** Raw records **
START

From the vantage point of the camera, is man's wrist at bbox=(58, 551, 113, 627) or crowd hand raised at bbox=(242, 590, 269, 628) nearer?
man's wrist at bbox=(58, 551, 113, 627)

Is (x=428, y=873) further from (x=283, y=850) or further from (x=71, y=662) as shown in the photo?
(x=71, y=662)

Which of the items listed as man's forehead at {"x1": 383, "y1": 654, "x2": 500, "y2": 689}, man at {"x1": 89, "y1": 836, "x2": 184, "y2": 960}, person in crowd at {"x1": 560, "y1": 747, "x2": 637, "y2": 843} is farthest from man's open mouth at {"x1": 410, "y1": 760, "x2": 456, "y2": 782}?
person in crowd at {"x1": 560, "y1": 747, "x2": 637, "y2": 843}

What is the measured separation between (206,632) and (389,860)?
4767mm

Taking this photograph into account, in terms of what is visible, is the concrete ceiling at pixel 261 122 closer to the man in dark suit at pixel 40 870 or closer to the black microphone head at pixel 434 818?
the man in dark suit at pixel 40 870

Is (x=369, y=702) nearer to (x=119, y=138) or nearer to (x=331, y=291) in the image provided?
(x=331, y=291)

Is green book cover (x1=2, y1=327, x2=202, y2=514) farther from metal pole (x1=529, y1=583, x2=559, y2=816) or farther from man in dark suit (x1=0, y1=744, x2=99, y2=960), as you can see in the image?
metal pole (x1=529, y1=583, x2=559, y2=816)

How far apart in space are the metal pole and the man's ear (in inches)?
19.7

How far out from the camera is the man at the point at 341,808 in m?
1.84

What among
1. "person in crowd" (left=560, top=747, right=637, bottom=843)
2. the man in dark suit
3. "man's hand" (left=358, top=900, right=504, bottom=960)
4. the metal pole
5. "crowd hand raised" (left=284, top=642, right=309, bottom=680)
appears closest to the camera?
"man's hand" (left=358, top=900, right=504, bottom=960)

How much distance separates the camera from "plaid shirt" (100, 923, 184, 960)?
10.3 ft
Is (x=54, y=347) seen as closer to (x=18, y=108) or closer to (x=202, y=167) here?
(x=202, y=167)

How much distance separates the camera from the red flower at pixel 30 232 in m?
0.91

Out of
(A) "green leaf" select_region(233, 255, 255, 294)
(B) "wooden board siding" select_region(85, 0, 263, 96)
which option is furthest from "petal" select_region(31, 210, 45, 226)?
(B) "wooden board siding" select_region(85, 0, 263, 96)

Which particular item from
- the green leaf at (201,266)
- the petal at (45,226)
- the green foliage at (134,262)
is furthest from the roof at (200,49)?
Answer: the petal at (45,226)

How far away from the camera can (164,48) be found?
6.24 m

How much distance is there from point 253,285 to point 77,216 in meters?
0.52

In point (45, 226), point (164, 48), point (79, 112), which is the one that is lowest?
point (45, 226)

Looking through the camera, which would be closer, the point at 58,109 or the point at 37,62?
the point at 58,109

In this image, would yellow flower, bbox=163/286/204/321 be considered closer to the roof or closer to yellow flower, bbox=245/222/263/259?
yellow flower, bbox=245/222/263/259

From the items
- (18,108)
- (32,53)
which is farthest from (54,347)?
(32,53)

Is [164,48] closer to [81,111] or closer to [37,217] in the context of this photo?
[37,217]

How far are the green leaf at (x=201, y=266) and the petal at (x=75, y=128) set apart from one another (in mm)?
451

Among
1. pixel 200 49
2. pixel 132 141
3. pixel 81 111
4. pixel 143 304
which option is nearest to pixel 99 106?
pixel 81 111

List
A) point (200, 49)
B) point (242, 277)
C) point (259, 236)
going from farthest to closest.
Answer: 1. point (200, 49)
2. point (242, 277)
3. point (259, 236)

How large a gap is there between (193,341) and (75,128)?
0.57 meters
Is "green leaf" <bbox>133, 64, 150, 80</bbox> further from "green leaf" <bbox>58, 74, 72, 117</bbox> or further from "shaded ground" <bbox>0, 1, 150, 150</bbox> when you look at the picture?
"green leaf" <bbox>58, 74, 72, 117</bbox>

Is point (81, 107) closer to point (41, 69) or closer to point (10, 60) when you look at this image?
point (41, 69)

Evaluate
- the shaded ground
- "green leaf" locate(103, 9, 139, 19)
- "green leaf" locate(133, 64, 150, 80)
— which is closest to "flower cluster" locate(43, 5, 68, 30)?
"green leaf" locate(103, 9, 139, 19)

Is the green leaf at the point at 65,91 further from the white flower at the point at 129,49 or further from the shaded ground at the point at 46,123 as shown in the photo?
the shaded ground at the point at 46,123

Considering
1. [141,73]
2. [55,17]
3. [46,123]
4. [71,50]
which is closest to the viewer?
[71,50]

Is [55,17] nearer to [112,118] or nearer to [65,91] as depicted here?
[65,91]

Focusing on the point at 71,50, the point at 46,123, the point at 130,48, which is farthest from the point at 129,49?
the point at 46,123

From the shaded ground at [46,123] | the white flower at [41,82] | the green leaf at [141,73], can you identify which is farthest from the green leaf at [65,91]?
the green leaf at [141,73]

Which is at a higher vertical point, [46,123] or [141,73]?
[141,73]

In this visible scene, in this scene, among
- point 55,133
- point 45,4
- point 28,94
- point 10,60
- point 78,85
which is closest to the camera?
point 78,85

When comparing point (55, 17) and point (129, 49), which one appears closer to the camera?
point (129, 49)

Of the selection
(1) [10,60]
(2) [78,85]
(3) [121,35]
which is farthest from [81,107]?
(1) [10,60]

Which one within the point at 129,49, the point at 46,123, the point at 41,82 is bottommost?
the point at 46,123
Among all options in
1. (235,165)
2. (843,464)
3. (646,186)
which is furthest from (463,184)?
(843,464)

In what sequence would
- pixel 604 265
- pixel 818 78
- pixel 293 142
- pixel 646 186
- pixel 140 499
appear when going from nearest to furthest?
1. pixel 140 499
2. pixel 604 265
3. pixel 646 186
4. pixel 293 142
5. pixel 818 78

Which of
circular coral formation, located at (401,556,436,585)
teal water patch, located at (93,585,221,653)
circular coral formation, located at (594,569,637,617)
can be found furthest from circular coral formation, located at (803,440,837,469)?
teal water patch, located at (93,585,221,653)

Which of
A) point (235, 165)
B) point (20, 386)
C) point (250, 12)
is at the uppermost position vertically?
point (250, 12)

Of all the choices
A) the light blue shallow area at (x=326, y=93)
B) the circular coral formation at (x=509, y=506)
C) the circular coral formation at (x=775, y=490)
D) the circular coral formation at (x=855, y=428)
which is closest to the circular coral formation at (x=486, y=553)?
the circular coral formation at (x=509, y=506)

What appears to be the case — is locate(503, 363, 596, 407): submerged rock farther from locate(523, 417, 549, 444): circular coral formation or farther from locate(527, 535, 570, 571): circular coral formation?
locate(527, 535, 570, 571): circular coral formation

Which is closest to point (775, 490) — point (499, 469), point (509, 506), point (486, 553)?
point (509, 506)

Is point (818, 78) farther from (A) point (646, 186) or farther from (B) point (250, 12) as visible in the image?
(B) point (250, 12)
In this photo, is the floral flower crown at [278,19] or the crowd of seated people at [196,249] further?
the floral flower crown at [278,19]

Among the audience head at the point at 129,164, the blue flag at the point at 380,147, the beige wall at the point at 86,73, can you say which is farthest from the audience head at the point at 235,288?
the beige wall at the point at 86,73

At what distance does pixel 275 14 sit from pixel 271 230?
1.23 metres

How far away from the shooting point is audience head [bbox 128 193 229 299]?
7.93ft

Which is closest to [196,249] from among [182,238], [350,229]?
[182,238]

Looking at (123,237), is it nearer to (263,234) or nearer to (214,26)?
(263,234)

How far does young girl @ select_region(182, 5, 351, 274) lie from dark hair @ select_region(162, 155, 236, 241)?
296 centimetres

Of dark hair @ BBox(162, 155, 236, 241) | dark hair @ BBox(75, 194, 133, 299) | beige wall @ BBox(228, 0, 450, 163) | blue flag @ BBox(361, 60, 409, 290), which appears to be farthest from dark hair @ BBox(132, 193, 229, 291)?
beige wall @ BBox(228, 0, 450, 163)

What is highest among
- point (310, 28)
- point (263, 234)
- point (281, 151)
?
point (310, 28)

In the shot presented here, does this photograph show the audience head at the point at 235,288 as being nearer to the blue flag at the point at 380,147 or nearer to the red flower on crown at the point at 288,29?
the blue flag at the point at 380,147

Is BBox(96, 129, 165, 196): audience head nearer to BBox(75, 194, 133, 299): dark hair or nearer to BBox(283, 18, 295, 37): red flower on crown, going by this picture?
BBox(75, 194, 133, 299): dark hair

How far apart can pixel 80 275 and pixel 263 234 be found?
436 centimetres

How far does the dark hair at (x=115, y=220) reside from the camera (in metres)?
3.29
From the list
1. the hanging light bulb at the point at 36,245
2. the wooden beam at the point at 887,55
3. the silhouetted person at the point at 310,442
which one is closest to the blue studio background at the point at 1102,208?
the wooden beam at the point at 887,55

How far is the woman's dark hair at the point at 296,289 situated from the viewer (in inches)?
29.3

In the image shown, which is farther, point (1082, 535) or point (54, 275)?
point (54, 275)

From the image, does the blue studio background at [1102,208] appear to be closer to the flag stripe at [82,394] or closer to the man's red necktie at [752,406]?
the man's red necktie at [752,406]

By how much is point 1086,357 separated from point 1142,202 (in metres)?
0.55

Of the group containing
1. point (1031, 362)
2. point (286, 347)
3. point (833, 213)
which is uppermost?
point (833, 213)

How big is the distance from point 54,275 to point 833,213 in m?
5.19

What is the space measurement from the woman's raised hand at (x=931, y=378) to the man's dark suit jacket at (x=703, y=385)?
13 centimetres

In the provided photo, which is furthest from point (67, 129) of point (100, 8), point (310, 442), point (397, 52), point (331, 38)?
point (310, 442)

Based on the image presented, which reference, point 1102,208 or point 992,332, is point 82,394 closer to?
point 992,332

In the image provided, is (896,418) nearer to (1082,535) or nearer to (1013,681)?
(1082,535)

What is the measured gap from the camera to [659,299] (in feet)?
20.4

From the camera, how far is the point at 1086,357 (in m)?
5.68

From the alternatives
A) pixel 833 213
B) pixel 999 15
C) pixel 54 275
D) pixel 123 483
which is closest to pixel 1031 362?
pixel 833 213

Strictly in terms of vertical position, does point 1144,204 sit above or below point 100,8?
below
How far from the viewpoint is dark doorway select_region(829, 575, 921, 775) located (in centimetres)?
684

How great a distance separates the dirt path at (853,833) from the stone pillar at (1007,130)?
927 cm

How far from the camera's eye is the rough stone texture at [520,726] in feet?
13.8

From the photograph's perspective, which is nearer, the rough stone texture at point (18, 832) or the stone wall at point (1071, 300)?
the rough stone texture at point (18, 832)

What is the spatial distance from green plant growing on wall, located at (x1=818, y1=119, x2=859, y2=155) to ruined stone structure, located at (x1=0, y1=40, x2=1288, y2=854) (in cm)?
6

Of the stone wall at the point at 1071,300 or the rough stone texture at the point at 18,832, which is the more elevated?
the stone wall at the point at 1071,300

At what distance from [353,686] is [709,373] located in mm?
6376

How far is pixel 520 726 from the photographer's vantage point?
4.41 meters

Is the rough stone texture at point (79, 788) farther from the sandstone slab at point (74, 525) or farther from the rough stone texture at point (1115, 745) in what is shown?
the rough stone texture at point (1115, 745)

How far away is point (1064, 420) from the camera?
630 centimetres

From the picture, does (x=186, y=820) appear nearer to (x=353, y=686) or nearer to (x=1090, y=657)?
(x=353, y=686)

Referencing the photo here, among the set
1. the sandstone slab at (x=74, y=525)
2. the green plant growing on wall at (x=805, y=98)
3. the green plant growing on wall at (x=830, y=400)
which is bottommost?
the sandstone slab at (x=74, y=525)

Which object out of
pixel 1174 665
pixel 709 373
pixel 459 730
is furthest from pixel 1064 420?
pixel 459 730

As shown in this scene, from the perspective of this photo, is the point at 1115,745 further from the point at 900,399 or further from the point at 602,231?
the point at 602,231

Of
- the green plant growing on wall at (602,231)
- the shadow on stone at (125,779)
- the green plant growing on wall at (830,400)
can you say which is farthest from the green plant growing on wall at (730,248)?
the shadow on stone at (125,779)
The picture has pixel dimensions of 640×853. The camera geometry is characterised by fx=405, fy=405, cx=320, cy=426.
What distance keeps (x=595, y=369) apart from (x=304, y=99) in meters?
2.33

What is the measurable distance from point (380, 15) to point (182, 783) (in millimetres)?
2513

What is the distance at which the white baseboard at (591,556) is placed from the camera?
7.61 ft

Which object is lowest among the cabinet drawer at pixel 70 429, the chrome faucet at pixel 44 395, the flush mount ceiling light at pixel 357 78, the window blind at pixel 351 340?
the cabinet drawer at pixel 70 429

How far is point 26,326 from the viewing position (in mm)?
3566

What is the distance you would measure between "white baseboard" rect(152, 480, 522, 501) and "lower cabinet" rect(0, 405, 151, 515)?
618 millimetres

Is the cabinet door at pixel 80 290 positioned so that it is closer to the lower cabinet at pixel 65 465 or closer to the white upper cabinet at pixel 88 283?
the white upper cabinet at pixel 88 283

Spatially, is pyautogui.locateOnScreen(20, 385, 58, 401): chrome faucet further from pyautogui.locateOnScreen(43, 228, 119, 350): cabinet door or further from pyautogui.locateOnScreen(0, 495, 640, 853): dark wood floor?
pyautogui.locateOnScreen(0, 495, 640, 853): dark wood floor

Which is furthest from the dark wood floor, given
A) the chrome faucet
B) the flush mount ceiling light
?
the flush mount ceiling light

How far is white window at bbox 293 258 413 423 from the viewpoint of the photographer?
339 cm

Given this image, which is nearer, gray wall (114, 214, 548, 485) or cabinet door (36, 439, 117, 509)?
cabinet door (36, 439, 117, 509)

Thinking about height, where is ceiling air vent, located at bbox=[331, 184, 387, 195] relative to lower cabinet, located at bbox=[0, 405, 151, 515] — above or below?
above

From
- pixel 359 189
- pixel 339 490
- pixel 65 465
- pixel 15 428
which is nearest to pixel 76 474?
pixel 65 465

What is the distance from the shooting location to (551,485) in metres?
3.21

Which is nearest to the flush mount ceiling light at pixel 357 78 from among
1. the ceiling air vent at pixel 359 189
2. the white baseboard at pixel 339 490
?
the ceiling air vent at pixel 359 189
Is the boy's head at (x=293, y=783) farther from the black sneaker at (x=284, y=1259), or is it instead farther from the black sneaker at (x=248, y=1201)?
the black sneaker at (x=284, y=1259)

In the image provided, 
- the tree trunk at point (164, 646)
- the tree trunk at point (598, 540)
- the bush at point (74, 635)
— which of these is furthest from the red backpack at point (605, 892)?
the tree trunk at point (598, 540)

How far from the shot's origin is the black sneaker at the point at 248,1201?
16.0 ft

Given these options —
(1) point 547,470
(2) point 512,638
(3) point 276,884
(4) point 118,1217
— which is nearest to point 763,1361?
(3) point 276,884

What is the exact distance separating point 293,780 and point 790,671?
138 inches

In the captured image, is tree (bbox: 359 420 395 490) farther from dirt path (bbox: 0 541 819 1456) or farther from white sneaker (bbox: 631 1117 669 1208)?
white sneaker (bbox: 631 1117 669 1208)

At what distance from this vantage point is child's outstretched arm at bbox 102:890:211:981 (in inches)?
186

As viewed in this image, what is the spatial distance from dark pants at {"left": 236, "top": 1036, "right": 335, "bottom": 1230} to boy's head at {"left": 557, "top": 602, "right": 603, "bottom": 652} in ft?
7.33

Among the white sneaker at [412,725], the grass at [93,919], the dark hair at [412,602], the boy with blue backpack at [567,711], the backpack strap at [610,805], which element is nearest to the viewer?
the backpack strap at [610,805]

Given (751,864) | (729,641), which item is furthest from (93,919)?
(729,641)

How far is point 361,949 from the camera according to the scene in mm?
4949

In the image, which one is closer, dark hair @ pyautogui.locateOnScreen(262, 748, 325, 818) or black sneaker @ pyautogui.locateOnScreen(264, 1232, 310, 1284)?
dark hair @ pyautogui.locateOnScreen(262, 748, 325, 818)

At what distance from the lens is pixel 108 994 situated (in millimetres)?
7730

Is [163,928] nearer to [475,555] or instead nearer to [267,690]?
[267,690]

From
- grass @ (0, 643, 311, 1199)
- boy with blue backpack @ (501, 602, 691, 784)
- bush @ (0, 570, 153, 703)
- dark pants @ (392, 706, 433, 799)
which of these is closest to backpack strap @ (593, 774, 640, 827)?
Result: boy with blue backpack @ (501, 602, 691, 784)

END

** Requirements **
Copy out the material word for word, starting at the line that contains "At what distance from the" and going through to the end of the material, both included.

** Output of the exercise **
At what distance from the lens is pixel 108 994 situated (in millimetres)?
7730

Is [163,928] nearer to [475,555] or instead nearer to [267,690]?
[267,690]

From
- grass @ (0, 643, 311, 1199)
- boy with blue backpack @ (501, 602, 691, 784)
- bush @ (0, 570, 153, 703)
- dark pants @ (392, 706, 433, 799)
which of these is closest to backpack strap @ (593, 774, 640, 827)?
Result: boy with blue backpack @ (501, 602, 691, 784)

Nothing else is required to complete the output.